= Source document =
====

Insulation workers generally work indoors. They spend most of the workday on their feet, either standing, bending, or kneeling. Sometimes, they work from ladders or in tight spaces. The work requires more coordination than strength. Insulation work often is dusty and dirty, and the summer heat can make the insulation worker very uncomfortable. Minute particles from insulation materials, especially when blown, can irritate the eyes, skin, and respiratory system. Workers must follow strict safety guidelines to protect themselves from the dangers of insulating irritants. They keep work areas well ventilated; wear protective suits, masks, and respirators; and take decontamination showers when necessary.
Insulation workers held about 53,000 jobs in 2002. The construction industry employed 4 out of 5 workers; most worked for building finishing contractors. Small numbers of insulation workers held jobs in the Federal Government, in wholesale trade, and in shipbuilding and other manufacturing industries that have extensive installations for power, heating, and cooling. Most worked in urban areas. In less populated areas, carpenters, heating and air-conditioning installers or drywall installers may do insulation work.
Most insulation workers learn their trade informally on the job, although some complete formal apprenticeship programs. For entry-level jobs, insulation contractors prefer high school graduates who are in good physical condition and licensed to drive. High school courses in blueprint reading, shop mathematics, science, sheet metal layout, woodworking, and general construction provide a helpful background. Applicants seeking apprenticeship positions should have a high school diploma or its equivalent and be at least 18 years old.

====

= Dataset extract =

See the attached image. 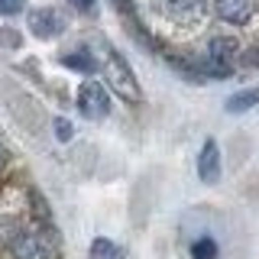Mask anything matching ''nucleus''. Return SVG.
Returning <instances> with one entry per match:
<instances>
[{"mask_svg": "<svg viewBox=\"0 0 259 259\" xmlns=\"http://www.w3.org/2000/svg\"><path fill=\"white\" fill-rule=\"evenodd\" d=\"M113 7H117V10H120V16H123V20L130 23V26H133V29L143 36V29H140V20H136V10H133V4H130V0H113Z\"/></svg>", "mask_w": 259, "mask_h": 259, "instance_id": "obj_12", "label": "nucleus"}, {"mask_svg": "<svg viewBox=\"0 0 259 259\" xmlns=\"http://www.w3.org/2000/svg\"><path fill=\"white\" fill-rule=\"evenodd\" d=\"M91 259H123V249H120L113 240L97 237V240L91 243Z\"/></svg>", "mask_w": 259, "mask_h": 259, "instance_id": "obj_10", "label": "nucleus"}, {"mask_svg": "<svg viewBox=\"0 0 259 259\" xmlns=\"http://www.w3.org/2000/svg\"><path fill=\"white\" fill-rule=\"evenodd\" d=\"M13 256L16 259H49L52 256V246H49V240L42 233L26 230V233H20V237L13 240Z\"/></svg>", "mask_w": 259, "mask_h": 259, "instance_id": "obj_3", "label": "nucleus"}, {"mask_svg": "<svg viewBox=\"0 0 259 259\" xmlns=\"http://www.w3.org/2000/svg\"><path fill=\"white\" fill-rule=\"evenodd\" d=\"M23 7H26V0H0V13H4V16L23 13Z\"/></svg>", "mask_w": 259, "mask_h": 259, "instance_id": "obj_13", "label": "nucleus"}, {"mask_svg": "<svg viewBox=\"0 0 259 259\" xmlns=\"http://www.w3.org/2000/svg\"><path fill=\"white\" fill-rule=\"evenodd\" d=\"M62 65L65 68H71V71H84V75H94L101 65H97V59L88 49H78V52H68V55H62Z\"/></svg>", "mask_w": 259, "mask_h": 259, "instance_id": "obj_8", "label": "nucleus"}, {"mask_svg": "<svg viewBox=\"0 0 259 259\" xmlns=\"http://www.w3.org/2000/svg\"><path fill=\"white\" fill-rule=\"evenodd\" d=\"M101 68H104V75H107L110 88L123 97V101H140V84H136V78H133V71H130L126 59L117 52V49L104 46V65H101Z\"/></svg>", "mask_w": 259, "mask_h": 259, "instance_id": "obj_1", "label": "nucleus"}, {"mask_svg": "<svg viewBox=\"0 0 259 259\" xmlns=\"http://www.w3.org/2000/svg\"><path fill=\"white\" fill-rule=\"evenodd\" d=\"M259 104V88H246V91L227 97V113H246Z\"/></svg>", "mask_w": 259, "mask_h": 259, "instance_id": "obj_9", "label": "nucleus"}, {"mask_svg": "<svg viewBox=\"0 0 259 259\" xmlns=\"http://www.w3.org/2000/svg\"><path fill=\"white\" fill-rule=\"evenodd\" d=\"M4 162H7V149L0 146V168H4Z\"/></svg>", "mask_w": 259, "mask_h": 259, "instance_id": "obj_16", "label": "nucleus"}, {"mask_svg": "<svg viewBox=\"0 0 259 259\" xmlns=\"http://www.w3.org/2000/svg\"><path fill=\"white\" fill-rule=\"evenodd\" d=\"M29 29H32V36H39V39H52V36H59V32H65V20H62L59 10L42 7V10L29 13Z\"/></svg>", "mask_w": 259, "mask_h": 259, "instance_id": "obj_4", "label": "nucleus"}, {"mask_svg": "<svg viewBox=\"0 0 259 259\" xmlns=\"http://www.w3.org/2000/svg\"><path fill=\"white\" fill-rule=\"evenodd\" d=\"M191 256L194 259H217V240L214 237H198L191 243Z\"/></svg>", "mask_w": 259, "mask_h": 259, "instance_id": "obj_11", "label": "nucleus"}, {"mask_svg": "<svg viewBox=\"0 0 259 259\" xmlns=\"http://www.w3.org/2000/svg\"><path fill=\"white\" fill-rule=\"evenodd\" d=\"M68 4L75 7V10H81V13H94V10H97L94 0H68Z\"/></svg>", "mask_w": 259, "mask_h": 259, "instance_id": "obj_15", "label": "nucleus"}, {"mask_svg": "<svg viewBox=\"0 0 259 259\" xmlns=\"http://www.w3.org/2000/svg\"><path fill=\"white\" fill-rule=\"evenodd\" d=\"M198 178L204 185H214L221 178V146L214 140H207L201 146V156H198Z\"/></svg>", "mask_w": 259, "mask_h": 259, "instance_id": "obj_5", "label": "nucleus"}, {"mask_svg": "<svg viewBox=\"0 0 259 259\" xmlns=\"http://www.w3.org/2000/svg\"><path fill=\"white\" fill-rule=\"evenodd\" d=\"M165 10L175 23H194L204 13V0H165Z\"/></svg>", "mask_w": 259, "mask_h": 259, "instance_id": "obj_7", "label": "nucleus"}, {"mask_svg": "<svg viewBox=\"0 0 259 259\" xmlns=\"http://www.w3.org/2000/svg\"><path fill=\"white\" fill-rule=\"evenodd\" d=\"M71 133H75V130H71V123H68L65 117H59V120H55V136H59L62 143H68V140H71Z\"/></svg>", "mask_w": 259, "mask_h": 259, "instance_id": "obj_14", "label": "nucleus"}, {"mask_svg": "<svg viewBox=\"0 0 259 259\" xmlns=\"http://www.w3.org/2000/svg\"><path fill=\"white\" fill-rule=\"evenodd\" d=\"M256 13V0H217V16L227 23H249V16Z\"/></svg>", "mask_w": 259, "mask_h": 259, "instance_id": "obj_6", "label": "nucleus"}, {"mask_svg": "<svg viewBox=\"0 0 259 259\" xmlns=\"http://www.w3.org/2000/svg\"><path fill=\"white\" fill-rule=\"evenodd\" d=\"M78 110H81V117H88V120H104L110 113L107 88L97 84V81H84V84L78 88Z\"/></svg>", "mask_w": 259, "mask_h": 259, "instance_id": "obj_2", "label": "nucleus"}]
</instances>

====

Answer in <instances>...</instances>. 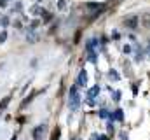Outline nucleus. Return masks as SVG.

====

= Requirement A =
In the passage on insulation workers, what share of insulation workers did the construction industry employ?
= Requirement B =
Carry on with the passage on insulation workers, starting after its final sentence.

= Response A =
The construction industry employed 4 out of 5 insulation workers.

= Response B =
Trainees who learn on the job receive instruction and supervision from experienced insulation workers. Trainees begin with simple tasks, such as carrying insulation or holding material while it is fastened in place. On-the-job training can take up to 2 years, depending on the nature of the work. A certification program is being developed by insulation contractor organizations to help all workers prove their skills and knowledge. Learning to install insulation in homes generally requires less training than does learning to apply insulation in commercial and industrial settings. As they gain experience, trainees receive less supervision, more responsibility, and higher pay.
In contrast, trainees in formal apprenticeship programs receive indepth instruction in all phases of insulation. Apprenticeship programs may be provided by a joint committee of local insulation contractors and the local union of the International Association of Heat and Frost Insulators and Asbestos Workers, to which many insulation workers belong. Programs normally consist of 4 years of on-the-job training coupled with classroom instruction, and trainees must pass practical and written tests to demonstrate their knowledge of the trade.
Skilled insulation workers may advance to supervisor, shop superintendent, or insulation contract estimator, or they may set up their own insulation business.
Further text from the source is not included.